Using Sound Effects in Video

You can instantly add emotions from hilarity to dramatic suspense by including the right sound effects.

Like music, good sound effects can be created on a computer or you can purchase royalty-free. Searching royalty free sound effects is hilarious; listening to thousands for just the right BBLOWEEIEE to use with that broken scale shot for your weight loss ad.

SPICE UP YOUR VIDEO

Do you ever watch America's Funniest Home Videos? They always spice up the vignettes people send in with the simple addition of sound effects and music. The "canned" laugh track has been working our funny bone for decades on dozens of shows. Use this technique to your advantage.

RECORD YOUR OWN
In addition to awesome royalty free sound effects, you can often create a well recorded sound effect to use in your video simply right in your own home.
When you’re recoding your video, be aware of sound effects happening all around you. Doing a video on stress reduction? Those birds tweeting might come in real handy during editing. Make a conscious effort while shooting to pick up sounds you can use later as sound effects.

If the sound you’re going for is soft– like a clock ticking– record the sound separate from the video.

In other words, take your shot of the clock from a tripod ten feet away. Then, put your microphone (or camera with the mic on it) an inch from the clock in order to pick up the tick, tick, tick.

Then you add the tick, tick, tick sound to the shot taken from ten feet while editing.

AUDIO AND VIDEO ARE SEPARATE
Remember, the audio and video are actually two separate things. You can add any audio to any video while editing.

Better video editing programs allow you to add up to one-hundred tracks of audio at once! I’ve never used more than twelve at a time.

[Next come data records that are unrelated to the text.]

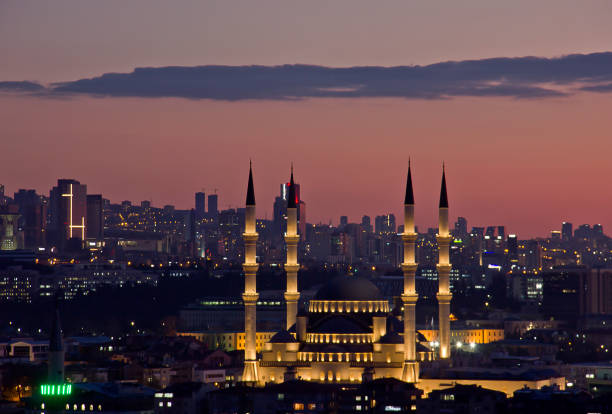 istock Ankara Kocatepe Mosque 1395398789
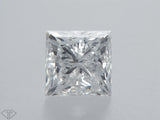 1.01 carat Princess diamond E  VVS1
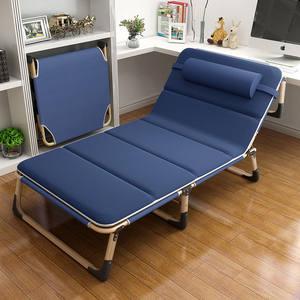 沙滩椅200斤阳台睡觉床午休椅小型折叠便携午睡单人坐躺两用躺椅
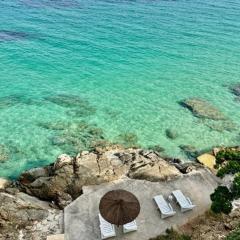 Appartement sur l'eau avec clim, plage privée - FR-1-816-5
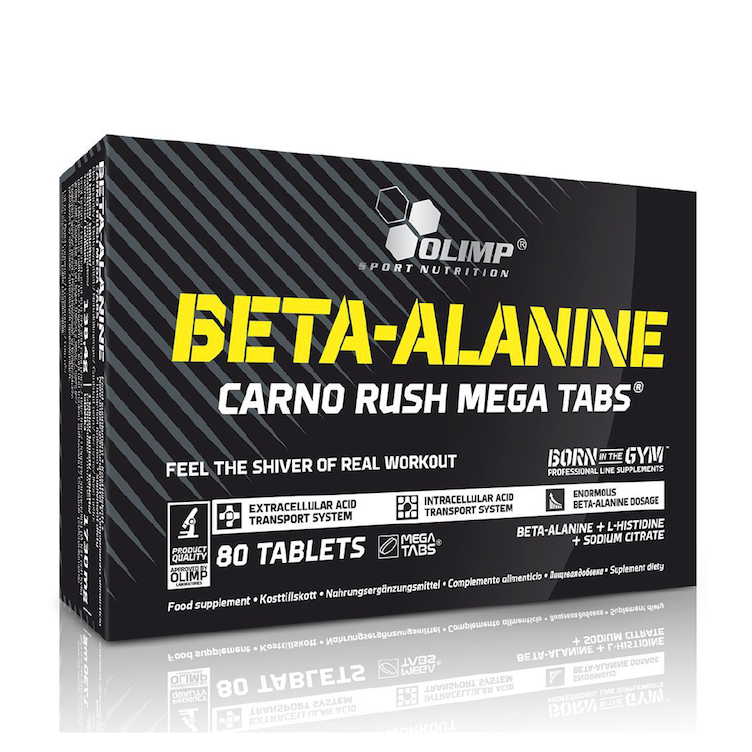 Olimp Beta-Alanine Carno Rush 80 Caps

MOVIE-MAKING SOUND EFFECTS
The next time you’re watching a movie, keep in mind that a lot of the sound you’re hearing is completely manufactured in elaborate sound studios. The director needs a scene of a herd of trampling horses? In the world of big budgets, they take helicopter shots of a herd actually stampeding. But they want sound better than what they can get with their microphones that close to the real thing.

Instead, they spend hours manufacturing the sound with anything from real horseshoes being beaten onto real dirt, to computers. They use any object they need to create whatever sound they want and it's added during editing.

HOW YOU CAN ADAPT MOVIE MAKING TECHNIQUES
You probably can’t do that. But with a relatively good sound editing program, you can take the real sound of a real horse and duplicate it and overlap it and make one animal sound like a herd.

You can also go on a fun journey around the house to see what you have that makes noise. Pots and pans? Pillows and baseball bats? Water running? Bacon sizzling? If you don't mind getting creative, you can figure out a way. We once did a swarm of insects with clacky toys.